EXTRACTED TEXT section start

It’s been two weeks since a gunman walked into a high school in Parkland, Florida and massacred 17 students and faculty members – and those who survived the shooting are not giving up their fight for stronger gun control efforts.
Marjory Stoneman Douglas High School teenagers have become front and center of the gun control debate, organizing an upcoming national school walkout, meeting with President Trump, lobbying state lawmakers and participating in protests.
After the Feb. 14 shooting, several ideas have been floated by the White House, Democrats and state officials in order to combat gun violence. Here are seven measures lawmakers are now debating.
Trump and Republicans suggested the possibility of arming teachers after the school shooting – and Florida lawmakers moved closer to do that this week.
The Florida House Appropriations Committee voted along party lines to pass a statewide program that places trained, armed teachers in classrooms, the Tampa Bay Times reported.
On Twitter, Trump promoted the idea of having “highly trained, gun adept” teachers and coaches in schools who could confront a shooter before first responders arrived or serve as a “deterrent to the cowards that do this.”

EXTRACTED TEXT section end

▶ **WHAT IS EXPECTED**
In the article on gun control after the Parkland shooting, which committee voted along party lines to pass a program placing trained, armed teachers in classrooms?

DATA SHOWN section start

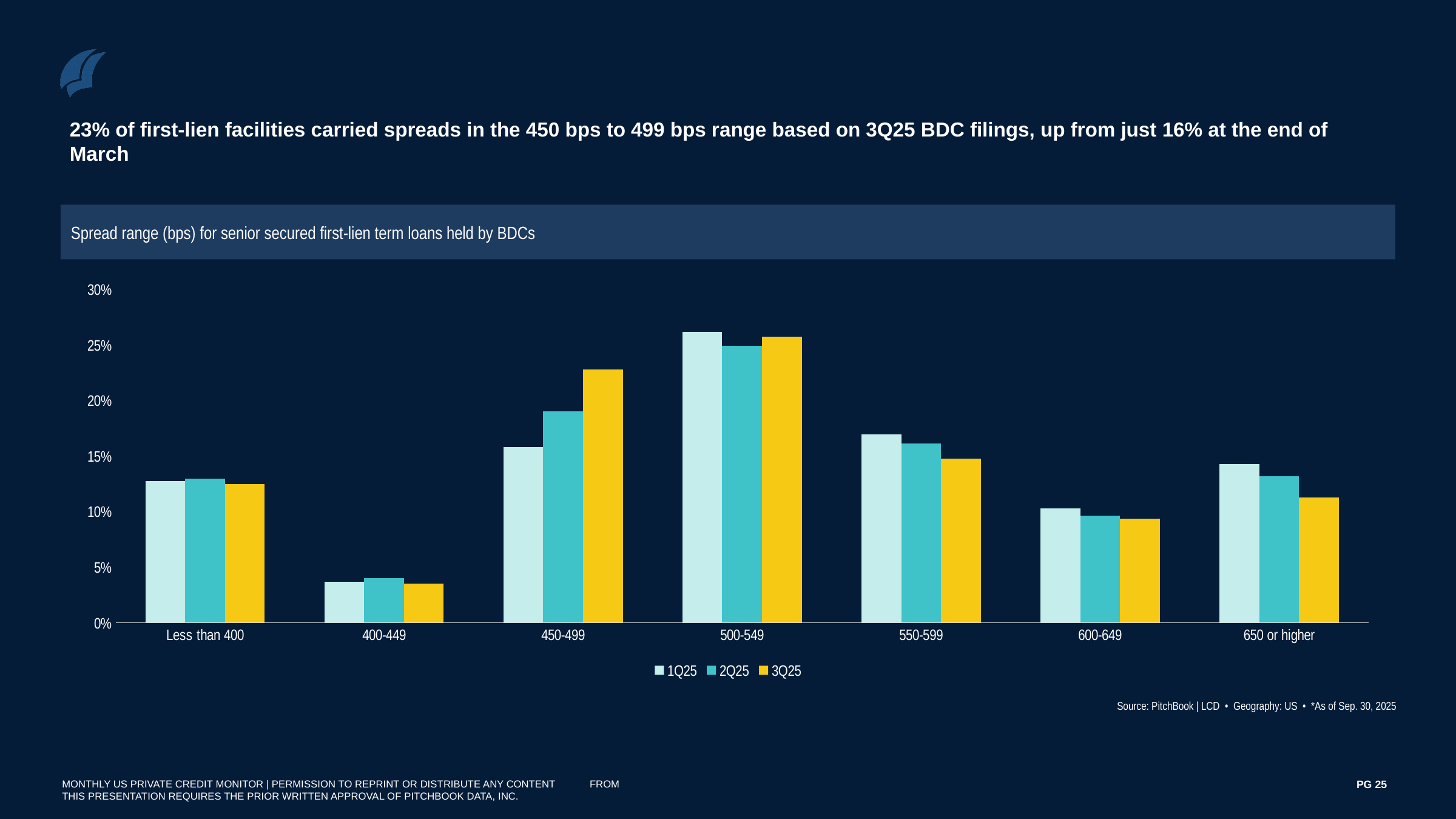
How many spread range categories are shown on the x axis? 7 How many series does the legend list? 3 For the 650 or higher range, which is larger: the 1Q25 value or the 3Q25 value? 1Q25 Is the 2Q25 value for the 400-449 range greater or less than 5%? less Which spread range has the lowest 1Q25 value? 400-449 Is the 1Q25 value for the 550-599 range greater or less than 15%? greater What kind of chart is shown on the slide? Bar chart Moving from the 500-549 range to the 650 or higher range, do the 3Q25 values rise or fall? fall Is the 3Q25 value for the 450-499 range greater or less than 20%? greater Which spread range has the highest 3Q25 value? 500-549 For the 450-499 range, which is larger: the 2Q25 value or the 3Q25 value? 3Q25 What is the title of the chart? Spread range (bps) for senior secured first-lien term loans held by BDCs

DATA SHOWN section end

▶ **ANSWER TO THIS TASK**
The Florida House Appropriations Committee.